As Jon Stewart said on Stephen Colbert's live show after the speech: "You've got a problem with those Americans fighting for their place at the table. You got a problem with them because you feel like -- what's Rep. Steve King's word for it? -- subgroups of America are being divisive. If you have a problem with that then take it up with the founders. We hold these truths to be self evident that all men are created equal.
"Those fighting to be included in the ideal of equality are not being divisive," he added. "Those fighting to keep those people out are."
Here's the thing to remember, though. While much of this backlash is fomented by the alt-right -- a catch-all for the radical misogynistic, anti-LGBT, anti-semitic, anti-immigrant, Islamophobic and white nationalist groups that have been coalescing online over the past decade -- a lot of it is just from scared white folks.
Nobody wants to lose what they have, especially those in the middle and lower classes who already have so little, even if they're white. They've been hit hard by the Great Recession and income inequality, too. These people are not evil, they're being frightened and the way to fight back is not to attack them, but by assuaging their fears to remind them that inclusivity includes them.

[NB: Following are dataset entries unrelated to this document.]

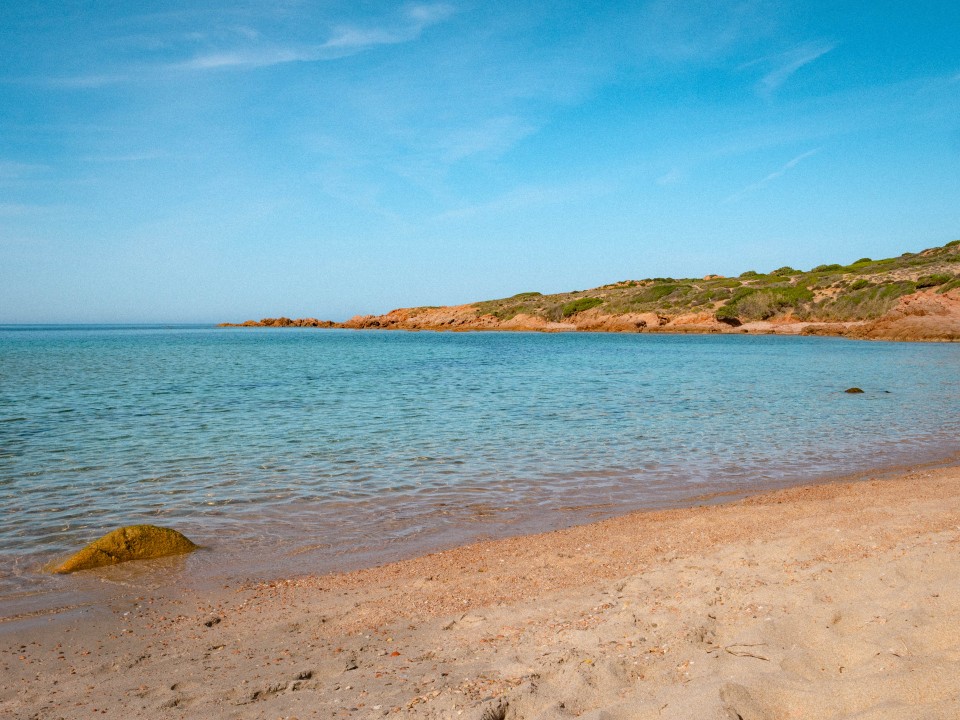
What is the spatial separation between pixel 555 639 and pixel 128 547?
5.08m

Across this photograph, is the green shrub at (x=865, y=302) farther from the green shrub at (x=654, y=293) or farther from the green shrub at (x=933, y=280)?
the green shrub at (x=654, y=293)

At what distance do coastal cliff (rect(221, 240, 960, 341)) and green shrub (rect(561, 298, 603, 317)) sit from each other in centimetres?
19

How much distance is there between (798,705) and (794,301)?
277 ft

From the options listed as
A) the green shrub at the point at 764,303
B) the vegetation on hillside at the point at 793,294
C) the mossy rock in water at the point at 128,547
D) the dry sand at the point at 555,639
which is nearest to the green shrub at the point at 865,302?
the vegetation on hillside at the point at 793,294

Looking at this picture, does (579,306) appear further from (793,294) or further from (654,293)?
(793,294)

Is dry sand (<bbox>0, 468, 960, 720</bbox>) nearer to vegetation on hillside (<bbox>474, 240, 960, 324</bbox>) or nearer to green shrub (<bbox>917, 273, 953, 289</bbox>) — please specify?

Social media makes it hard to tell sometimes, but even having these conversations is evidence of progress. It is being made, and rapidly. That's why the backlash has been so severe. Standing up for your rights is always more dangerous than not, but that's how you win those rights.
As Obama likes to say, quoting Martin Luther King Jr., "the arc of the moral universe is long but it bends toward justice."
This white fright around the western world has been sparked by a black president, the war on terror and the growing refugee crisis, but examined on a macro level this is really about changing demographics in a society where people of all colours, genders, orientations and beliefs are demanding real equality, not just theoretical.
And that change is not just going to come -- it is coming. Not even Trump's wall can hold it back.